Manhattan Rents Fall / Office Vacancies Rise

Posted by urbandigs

Tue Oct 6th, 2009 04:08 PM

A: Just passing along the latest. This is all not new and the process is a healthy one. I wouldn't be surprised if stabilization shows up in one of the next two quarterly reports.

Bloomberg reports, "Manhattan Rents Fall More Than 8% on Unemployment":

Manhattan apartment rents fell as much as 8.9 percent in the third quarter from a year earlier as rising unemployment cut demand, Citi-Habitats Inc. said.

Average rents declined for all apartment sizes as landlords offered concessions to tenants, the New York-based property broker said in a report issued today.

“The only way you can create demand is to make the market and the way you make the market is adjust the prices accordingly,” Gary Malin, president of Citi-Habitats, said in an interview.

Rents for studio apartments fell 8.2 percent to an average of $1,760. One-bedroom units dropped 8.8 percent $2,423. The cost of renting two-bedroom apartments declined 8.9 percent to $3,381 and three-bedrooms fell 7.9 percent to $4,591.

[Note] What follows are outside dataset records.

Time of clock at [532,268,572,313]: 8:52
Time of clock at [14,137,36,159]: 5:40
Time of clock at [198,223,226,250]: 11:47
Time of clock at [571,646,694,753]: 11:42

The rates reflect some, but not all, of the concessions offered by landlords, including a month of free rent, Malin said.
Its the concessions that are key. These reports don't accurately reflect the full concessions being offered by landlords to fill vacancies and get leases renewed. The most common of course is offering 1-2 Months Free Rent and then asking the tenant to sign a 13 or 14 month lease. For those using brokers, it may be a free month rent and a reduced or eliminated broker fee; or other combination of the two. Either way, this process is a very healthy one and I'm sure we will see some signs of stabilization in one of the next two quarterly reports. Our adjustment was fast and fierce and lower prices will revive demand over time. Here is a snapshot of neighborhood vacancy rates and then the average vacancy rate trend provided by Citi-Habitats September 2009 Rental Market Report:

rental-vacancy-rate-Manhattan.jpg


Wow, check out the vacancy rate of the Upper East Side jumping to 2.49%! Bloomberg then gets into how "Manhattan Office Vacancies Reach Five-Year High":
Manhattan’s third-quarter office vacancy rate hit a five-year high as unemployment rose and companies gave up space in the recession.

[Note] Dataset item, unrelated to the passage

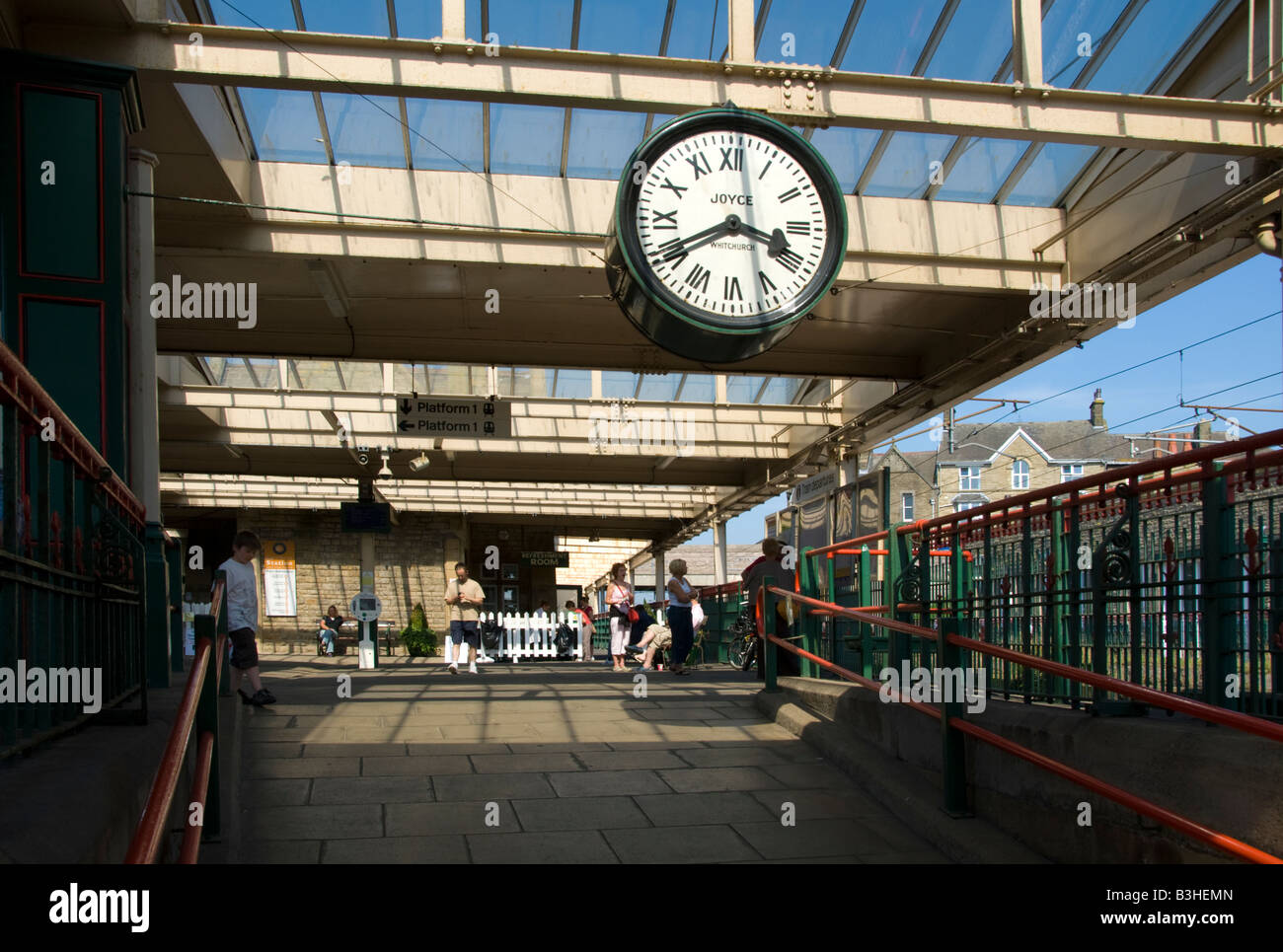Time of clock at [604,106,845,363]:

The rate rose to 11.1 percent, the highest since the third quarter of 2004, New York-based broker Cushman & Wakefield Inc. said in a statement today. Rents fell 5.2 percent from the second quarter to $57.08 a square foot and were down 22 percent from a year earlier.

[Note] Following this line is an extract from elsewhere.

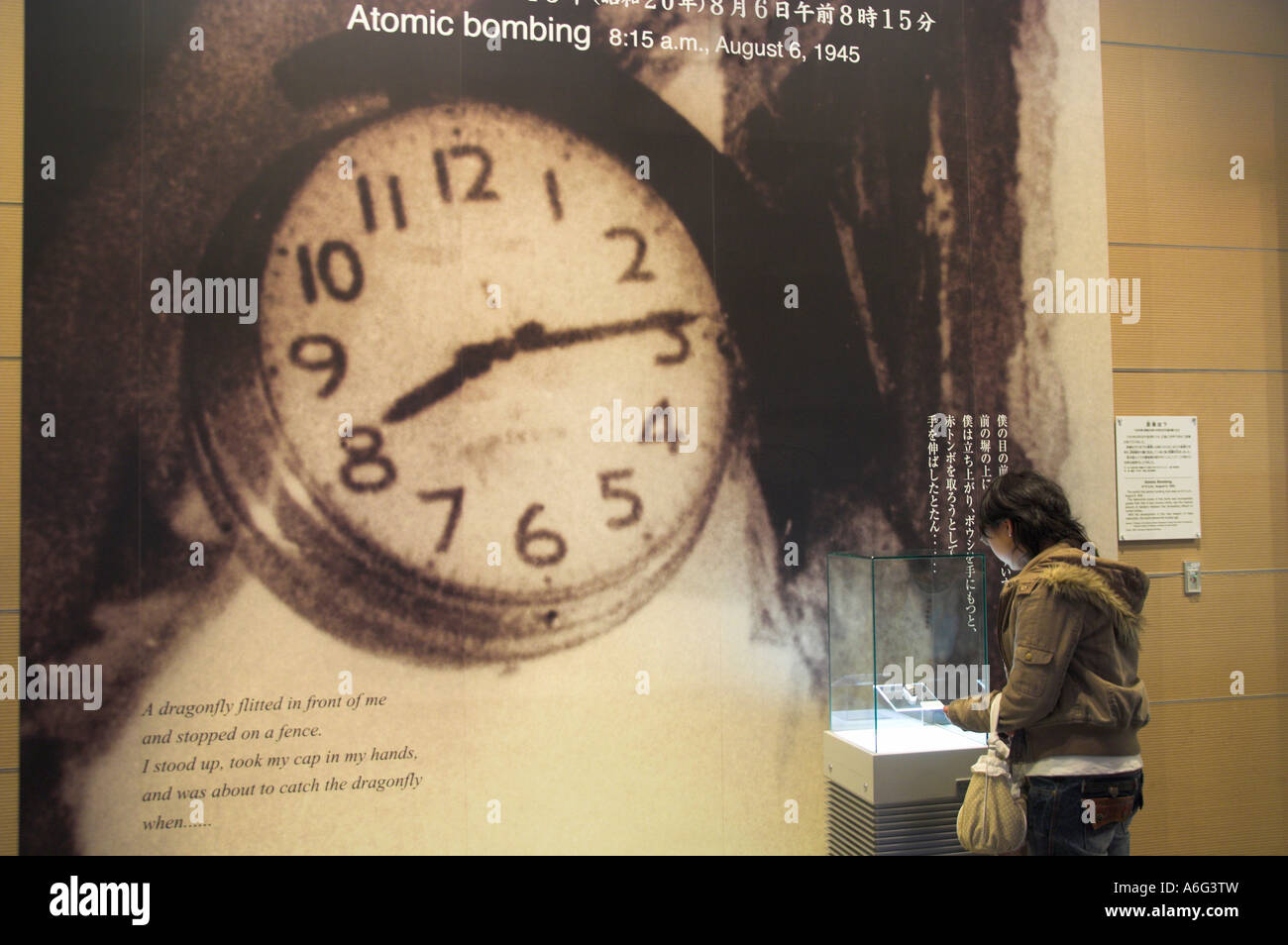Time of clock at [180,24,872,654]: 8:14
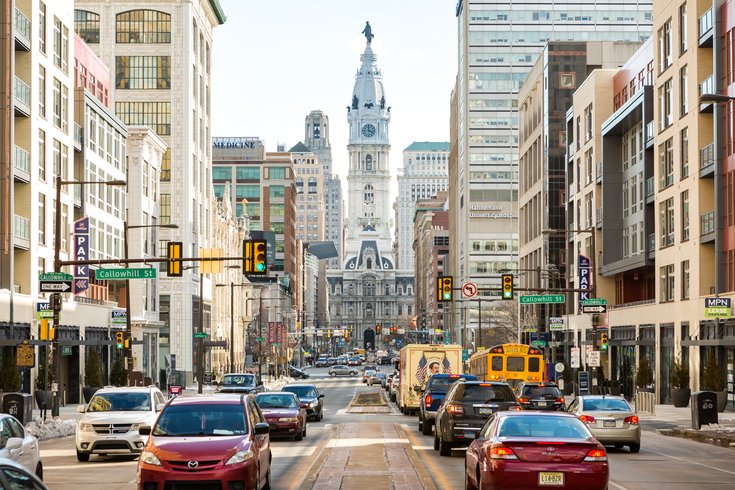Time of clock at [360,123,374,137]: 3:59
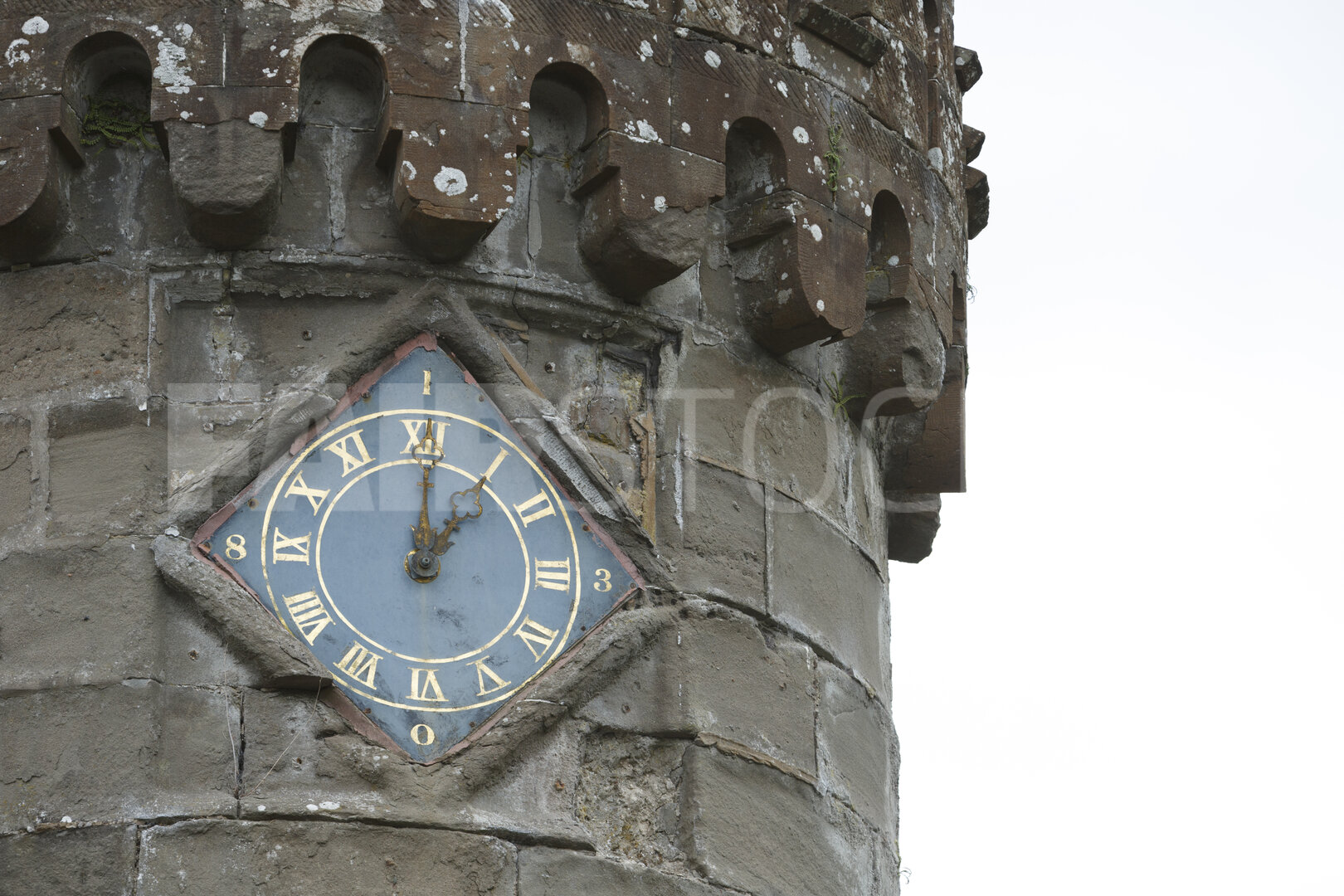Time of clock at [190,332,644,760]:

Sublease space declined to 11.1 million square feet from 11.4 million at mid-year, the first drop since the end of 2007, Cushman said.

“This is probably an indicator that you’re starting to see a market starting to bottom out,” said Joseph Harbert, chief operating officer for Cushman’s New York metropolitan region. “I would look at that as a harbinger of what’s to come. We’ve got a ways to go.”
Falling rents, rising vacancy rates: these are two more reasons why inflationary worries right now are misguided.

The consumer is still repairing their balance sheets and dealing with a tough labor market. The Fed is continuing to engineer a bank recapitalization environment even as some asset values feel like they are getting a bit frothy. The idea is to cushion the deflationary blow, cushion the hit to the economy and allow banks to re-organize themselves and try to earn their way back to health. Do we really want banks to go crazy lending to consumers in a deteriorating credit and rising unemployment environment? No, we dont. The system needs to purge itself of the excess that came with credit binge over many many years. In the meantime, each half off sale that we hear about (i.e. California Hotel Foreclosures Triple in first 9 months of 2009) will result in its own deflationary whiplash as the new owner has a much more efficient operating environment with way less debt in which to run the existing business.